Definition
Heuristic evaluation is a usability inspection method in which expert evaluators assess an interface against a fixed set of recognised usability principles (heuristics) — most commonly Nielsen's 10 — and document violations with severity ratings.
Heuristic evaluation is the cheapest, fastest usability method available. Three to five expert evaluators independently review the interface against the heuristic checklist, document every issue, then merge findings into a prioritised list. No user recruitment, no scheduling, no NDAs — a useful audit fits in a week.
The limitation is the inverse of the strength: experts are not users. Heuristic evaluation surfaces problems any reasonable evaluator can predict — broken back buttons, inconsistent labels, missing error messages — but it cannot reveal what real users actually misunderstand or skip. The right way to use heuristic evaluation is as a first-pass audit that clears obvious issues before the expensive observed-session work begins.
Origin
Developed by Jakob Nielsen and Rolf Molich in 1990. Nielsen's 10 heuristics, refined in 1994 and lightly updated since, remain the dominant framework. Other frameworks (Shneiderman's 8 Golden Rules, Bastien & Scapin's ergonomic criteria) cover overlapping ground.
How it works
- Pick a heuristic set — Nielsen's 10 is the default.

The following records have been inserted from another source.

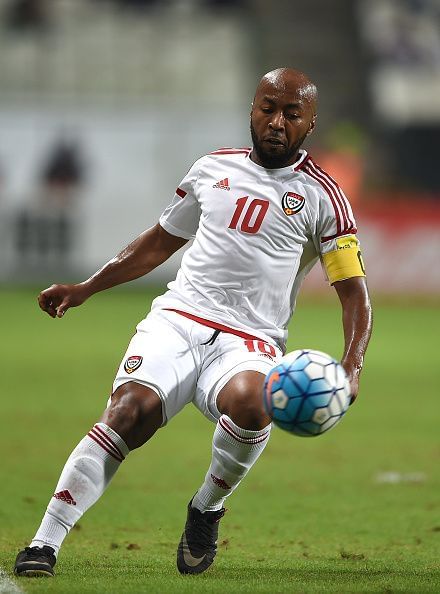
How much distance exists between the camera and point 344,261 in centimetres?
556

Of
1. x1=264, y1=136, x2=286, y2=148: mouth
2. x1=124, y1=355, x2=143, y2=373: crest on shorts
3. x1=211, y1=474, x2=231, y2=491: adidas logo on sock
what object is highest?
x1=264, y1=136, x2=286, y2=148: mouth

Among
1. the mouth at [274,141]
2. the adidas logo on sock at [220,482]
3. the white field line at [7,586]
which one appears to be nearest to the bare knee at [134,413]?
the adidas logo on sock at [220,482]

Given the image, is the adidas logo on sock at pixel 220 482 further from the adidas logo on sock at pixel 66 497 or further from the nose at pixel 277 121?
the nose at pixel 277 121

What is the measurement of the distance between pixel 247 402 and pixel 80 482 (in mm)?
785

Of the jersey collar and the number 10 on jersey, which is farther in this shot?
the jersey collar

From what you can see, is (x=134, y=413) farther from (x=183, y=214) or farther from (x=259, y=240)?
(x=183, y=214)

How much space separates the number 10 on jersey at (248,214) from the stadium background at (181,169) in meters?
2.66

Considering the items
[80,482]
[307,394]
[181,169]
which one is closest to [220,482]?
[80,482]

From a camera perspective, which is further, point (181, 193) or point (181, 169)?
point (181, 169)

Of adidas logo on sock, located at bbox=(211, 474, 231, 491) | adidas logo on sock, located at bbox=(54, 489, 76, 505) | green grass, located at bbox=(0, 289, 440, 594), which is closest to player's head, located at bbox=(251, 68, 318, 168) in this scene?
adidas logo on sock, located at bbox=(211, 474, 231, 491)

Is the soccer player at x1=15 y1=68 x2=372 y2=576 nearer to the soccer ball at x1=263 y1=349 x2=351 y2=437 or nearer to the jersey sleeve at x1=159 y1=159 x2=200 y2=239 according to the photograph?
the jersey sleeve at x1=159 y1=159 x2=200 y2=239

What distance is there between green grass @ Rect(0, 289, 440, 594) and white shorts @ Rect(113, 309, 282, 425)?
2.64 feet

- Brief 3–5 evaluators on the product, scope, and target user.
- Each evaluator independently walks the product, noting heuristic violations and rating severity (0–4).

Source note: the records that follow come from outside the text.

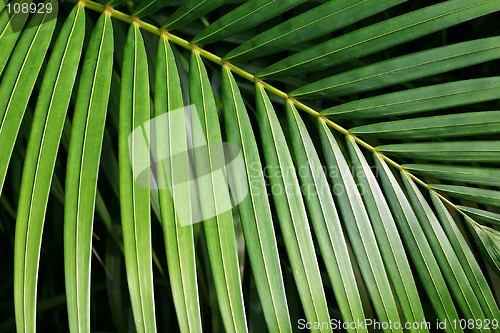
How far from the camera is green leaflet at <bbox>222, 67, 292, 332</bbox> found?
481 mm

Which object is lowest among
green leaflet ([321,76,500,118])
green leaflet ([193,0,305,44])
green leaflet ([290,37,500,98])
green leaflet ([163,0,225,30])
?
green leaflet ([321,76,500,118])

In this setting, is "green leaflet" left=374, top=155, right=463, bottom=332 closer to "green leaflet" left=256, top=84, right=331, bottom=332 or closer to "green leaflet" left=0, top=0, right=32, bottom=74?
"green leaflet" left=256, top=84, right=331, bottom=332

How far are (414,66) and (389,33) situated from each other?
1.8 inches

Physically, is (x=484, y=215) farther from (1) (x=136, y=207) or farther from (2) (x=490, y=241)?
(1) (x=136, y=207)

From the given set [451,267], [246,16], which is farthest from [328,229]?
[246,16]

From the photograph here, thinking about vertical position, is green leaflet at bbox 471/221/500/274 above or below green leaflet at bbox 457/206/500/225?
below

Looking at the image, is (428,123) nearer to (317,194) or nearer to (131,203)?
(317,194)

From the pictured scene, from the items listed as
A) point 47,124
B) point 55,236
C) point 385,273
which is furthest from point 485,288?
point 55,236

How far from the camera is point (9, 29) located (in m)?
0.54

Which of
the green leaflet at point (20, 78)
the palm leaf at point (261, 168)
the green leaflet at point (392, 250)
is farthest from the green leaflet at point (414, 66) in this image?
the green leaflet at point (20, 78)

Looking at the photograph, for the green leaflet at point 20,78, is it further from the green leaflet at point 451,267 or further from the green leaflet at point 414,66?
the green leaflet at point 451,267

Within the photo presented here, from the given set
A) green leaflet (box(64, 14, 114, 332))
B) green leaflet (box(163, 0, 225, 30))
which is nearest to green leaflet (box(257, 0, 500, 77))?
green leaflet (box(163, 0, 225, 30))

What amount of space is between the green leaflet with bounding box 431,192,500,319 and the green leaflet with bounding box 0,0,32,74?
51 centimetres

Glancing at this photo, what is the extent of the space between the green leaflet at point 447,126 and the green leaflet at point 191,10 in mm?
238
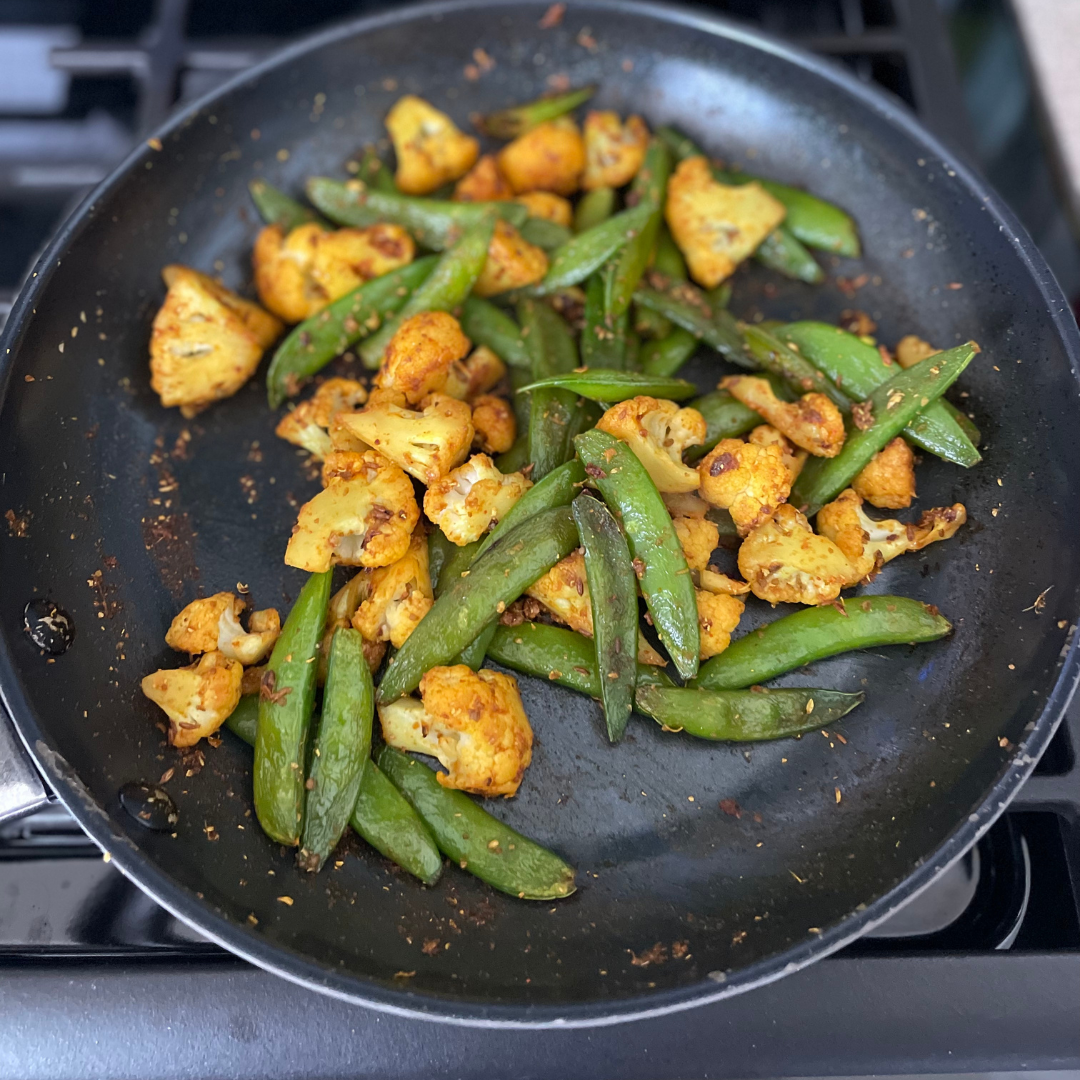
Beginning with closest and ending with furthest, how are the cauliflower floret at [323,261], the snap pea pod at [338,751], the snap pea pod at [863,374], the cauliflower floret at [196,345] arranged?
1. the snap pea pod at [338,751]
2. the snap pea pod at [863,374]
3. the cauliflower floret at [196,345]
4. the cauliflower floret at [323,261]

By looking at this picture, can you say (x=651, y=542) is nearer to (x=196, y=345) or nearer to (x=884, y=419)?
(x=884, y=419)

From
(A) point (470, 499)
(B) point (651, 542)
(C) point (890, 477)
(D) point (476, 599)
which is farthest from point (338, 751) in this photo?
(C) point (890, 477)

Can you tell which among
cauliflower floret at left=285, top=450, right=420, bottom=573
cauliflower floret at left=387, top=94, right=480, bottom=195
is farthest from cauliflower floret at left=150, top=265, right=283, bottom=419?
cauliflower floret at left=387, top=94, right=480, bottom=195

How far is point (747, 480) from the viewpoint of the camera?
5.98 feet

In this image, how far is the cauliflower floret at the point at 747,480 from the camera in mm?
1818

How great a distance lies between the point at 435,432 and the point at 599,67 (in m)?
1.39

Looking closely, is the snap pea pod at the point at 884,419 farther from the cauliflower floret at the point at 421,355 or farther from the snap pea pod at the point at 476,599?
the cauliflower floret at the point at 421,355

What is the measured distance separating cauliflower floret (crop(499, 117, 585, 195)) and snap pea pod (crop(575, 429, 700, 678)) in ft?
3.31

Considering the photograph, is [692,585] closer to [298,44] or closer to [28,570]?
[28,570]

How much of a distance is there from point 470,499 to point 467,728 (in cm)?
48

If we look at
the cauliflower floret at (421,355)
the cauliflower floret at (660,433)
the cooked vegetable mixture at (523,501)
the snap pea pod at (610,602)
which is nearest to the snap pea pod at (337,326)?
the cooked vegetable mixture at (523,501)

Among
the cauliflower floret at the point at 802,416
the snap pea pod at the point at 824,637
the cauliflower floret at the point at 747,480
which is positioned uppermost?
the cauliflower floret at the point at 802,416

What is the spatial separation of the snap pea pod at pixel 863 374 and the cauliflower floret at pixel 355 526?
3.51 ft

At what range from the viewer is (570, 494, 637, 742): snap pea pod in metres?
1.74
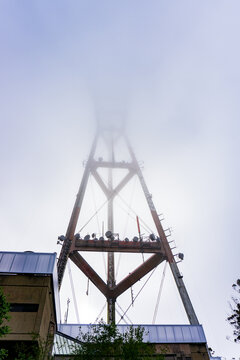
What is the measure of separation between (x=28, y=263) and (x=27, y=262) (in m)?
0.13

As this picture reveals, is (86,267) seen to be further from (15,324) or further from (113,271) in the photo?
(15,324)

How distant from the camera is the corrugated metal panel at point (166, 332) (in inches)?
889

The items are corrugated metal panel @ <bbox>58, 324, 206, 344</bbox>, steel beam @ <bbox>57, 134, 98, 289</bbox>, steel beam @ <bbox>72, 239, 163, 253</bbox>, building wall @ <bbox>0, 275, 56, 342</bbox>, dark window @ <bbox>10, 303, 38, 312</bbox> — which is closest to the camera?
building wall @ <bbox>0, 275, 56, 342</bbox>

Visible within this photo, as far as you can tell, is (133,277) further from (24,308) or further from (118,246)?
(24,308)

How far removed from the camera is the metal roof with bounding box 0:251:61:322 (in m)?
17.7

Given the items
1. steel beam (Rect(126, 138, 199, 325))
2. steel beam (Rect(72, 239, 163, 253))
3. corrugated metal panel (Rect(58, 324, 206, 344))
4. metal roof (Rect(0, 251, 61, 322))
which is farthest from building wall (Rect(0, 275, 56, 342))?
steel beam (Rect(126, 138, 199, 325))

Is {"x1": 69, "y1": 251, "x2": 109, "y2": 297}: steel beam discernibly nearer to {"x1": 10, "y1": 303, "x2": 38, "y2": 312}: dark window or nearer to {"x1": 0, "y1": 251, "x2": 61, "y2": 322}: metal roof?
{"x1": 0, "y1": 251, "x2": 61, "y2": 322}: metal roof

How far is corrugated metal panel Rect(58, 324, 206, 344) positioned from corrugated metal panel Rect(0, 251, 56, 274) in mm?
8623

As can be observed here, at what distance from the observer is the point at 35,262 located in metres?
18.3

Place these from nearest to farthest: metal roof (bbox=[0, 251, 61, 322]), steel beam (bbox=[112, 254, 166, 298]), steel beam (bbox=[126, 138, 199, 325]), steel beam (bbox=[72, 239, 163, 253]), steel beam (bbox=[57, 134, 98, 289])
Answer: metal roof (bbox=[0, 251, 61, 322]) < steel beam (bbox=[126, 138, 199, 325]) < steel beam (bbox=[57, 134, 98, 289]) < steel beam (bbox=[72, 239, 163, 253]) < steel beam (bbox=[112, 254, 166, 298])

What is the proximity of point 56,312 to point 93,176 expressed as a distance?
23.3 metres

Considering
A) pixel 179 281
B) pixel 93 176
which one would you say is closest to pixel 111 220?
pixel 93 176

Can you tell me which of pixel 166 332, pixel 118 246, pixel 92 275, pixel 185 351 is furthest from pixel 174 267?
pixel 92 275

- Aggregate findings — duplicates, near-duplicates, and unique issues.
- Prioritise by severity × frequency; produce a fix list.

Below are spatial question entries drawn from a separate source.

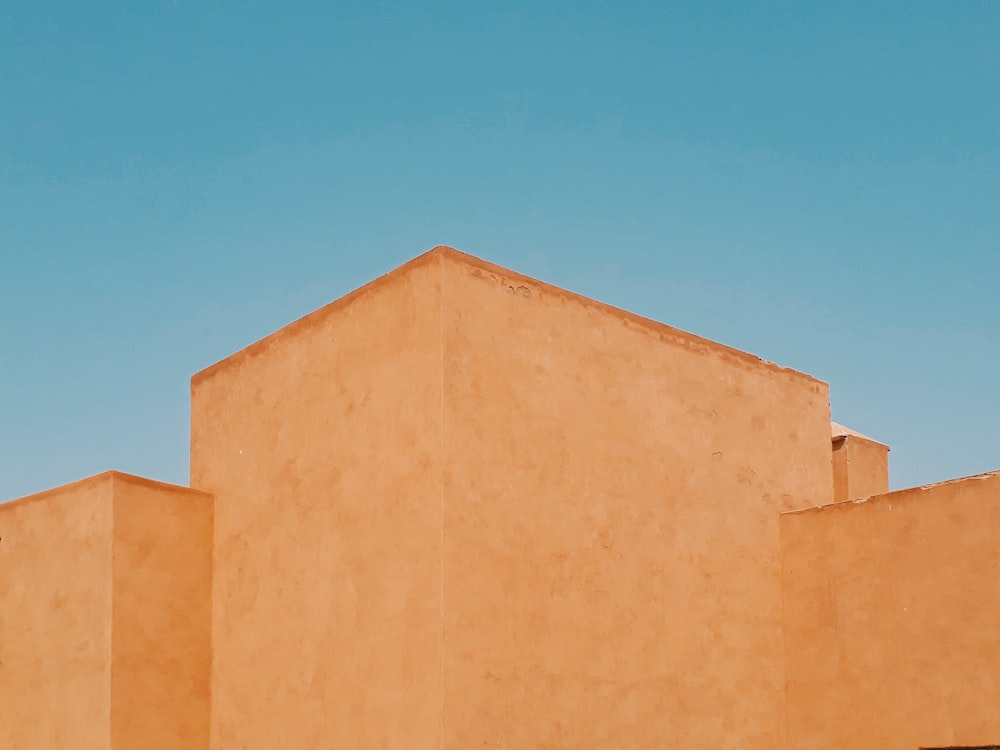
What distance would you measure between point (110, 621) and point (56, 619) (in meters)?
0.80

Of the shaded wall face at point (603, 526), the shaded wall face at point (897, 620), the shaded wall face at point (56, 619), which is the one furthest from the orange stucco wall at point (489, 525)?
the shaded wall face at point (56, 619)

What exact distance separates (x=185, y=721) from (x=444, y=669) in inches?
118

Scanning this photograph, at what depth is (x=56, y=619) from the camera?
9547 mm

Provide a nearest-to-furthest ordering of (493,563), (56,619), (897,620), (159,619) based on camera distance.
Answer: (493,563) → (897,620) → (159,619) → (56,619)

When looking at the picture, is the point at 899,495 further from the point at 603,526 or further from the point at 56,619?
the point at 56,619

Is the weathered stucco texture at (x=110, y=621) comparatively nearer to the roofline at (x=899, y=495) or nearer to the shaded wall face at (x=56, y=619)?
the shaded wall face at (x=56, y=619)

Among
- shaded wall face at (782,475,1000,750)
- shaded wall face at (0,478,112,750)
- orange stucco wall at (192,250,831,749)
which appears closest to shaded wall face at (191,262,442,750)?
orange stucco wall at (192,250,831,749)

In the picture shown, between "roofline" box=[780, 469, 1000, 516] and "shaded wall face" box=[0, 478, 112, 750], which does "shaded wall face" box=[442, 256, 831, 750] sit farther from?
"shaded wall face" box=[0, 478, 112, 750]

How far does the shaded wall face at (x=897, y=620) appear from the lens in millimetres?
8461

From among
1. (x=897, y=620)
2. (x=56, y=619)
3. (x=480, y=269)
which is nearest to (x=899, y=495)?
(x=897, y=620)

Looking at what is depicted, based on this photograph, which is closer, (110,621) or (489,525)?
(489,525)

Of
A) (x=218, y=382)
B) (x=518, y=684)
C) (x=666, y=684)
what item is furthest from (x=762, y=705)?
(x=218, y=382)

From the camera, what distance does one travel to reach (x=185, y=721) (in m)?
9.30

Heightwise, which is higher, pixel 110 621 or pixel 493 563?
pixel 493 563
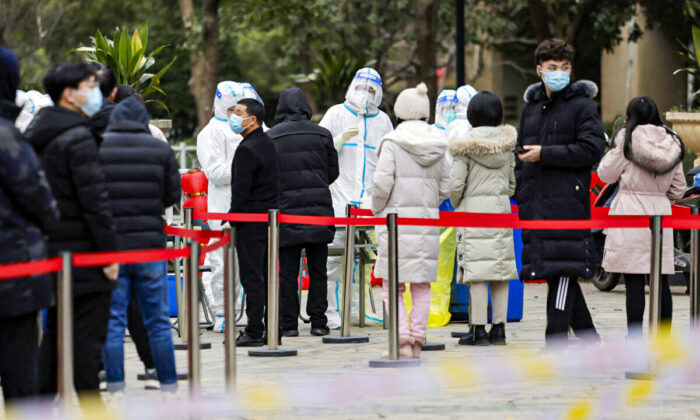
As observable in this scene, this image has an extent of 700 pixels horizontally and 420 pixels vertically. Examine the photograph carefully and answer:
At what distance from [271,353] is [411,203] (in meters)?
1.54

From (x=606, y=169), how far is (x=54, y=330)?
13.6 ft

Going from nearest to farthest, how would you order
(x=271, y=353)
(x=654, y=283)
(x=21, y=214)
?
(x=21, y=214)
(x=654, y=283)
(x=271, y=353)

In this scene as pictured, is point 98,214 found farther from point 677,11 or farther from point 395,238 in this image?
point 677,11

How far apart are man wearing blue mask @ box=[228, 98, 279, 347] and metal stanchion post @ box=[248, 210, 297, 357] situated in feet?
1.27

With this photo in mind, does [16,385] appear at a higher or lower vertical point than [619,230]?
lower

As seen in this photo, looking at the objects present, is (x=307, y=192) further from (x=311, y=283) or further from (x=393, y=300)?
(x=393, y=300)

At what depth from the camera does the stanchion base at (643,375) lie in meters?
7.79

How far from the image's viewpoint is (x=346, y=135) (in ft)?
36.8

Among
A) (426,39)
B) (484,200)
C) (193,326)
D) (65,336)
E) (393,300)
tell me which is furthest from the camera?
(426,39)

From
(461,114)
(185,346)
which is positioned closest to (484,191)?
(185,346)

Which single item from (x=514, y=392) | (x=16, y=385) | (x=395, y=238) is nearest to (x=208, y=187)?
(x=395, y=238)

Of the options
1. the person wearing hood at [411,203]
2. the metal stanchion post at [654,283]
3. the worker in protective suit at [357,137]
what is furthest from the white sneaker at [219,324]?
the metal stanchion post at [654,283]

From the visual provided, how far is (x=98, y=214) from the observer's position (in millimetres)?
6246

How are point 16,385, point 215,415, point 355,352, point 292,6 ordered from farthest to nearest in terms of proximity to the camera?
point 292,6 → point 355,352 → point 215,415 → point 16,385
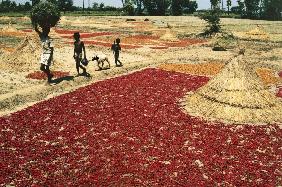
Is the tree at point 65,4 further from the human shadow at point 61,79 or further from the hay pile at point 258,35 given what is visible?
the human shadow at point 61,79

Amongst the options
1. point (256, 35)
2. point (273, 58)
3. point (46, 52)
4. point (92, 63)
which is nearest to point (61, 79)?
point (46, 52)

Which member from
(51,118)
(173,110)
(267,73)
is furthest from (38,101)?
(267,73)

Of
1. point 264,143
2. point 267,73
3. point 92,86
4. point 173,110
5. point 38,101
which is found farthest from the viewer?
point 267,73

- Optionally re-evaluate after fixes ship to confirm resolution.
When to use it
Use when
- Before user testing — to surface obvious problems first and save observed-session time for harder questions.
- On a fast turnaround when there's no time to recruit users.
- Periodically (quarterly) on mature products to catch regressions and drift.
- On competitors' products to learn from their mistakes for free.
Skip when
- As a substitute for user testing. Heuristics catch obvious issues; only users surface comprehension and motivation issues.
- With one evaluator. A single expert finds 35% of issues; 3–5 evaluators find 60–80%.
Key metrics
- Number of issues found per evaluator (typical: 30–60 on a mid-complexity product).
- Severity distribution (catastrophic / major / minor / cosmetic).
- Issue overlap between evaluators (high overlap = high confidence).
Examples
- The heuristic evaluation flagged 40 issues in two days — 12 were critical.
- We run a heuristic evaluation before booking user tests so the tests focus on real behaviour, not obvious bugs.
- Five evaluators surfaced 78% of the issues a 20-user usability study later confirmed.
In practice at Makreate
Makreate's UX audits combine heuristic evaluation with analytics review and a sample of session recordings — we catch the cheap problems first and save observed-session budget for the deep ones. A recent fintech client got a 47-issue heuristic audit in week one; fixing the top 12 issues lifted task completion 14% before a single user was interviewed.
UX Design →Common mistakes
- Treating it as a substitute for observed user testing.
- Using one evaluator. Reliability comes from multiple independent passes.
- Listing issues without severity ratings — every fix list becomes a noise cloud without prioritisation.
- Walking the happy path only. Most heuristic violations live in error states, edge cases, and rarely-used screens.
- Evaluators who don't know the heuristics. "Expert" means trained on the framework, not just senior.
Frequently asked
How many evaluators?
3–5 is the standard recommendation. One evaluator finds ~35% of issues; three finds ~60%; five finds ~75%; diminishing returns after that.
Which heuristics?
Nielsen's 10 for general interface evaluation. For mobile, add Bastien & Scapin's criteria. For accessibility, layer in WCAG 2.1 — but that's a separate audit, not a substitute.
Can the product team do this on their own product?
Yes, but cross-team evaluation surfaces more — internal evaluators have blind spots from too much context.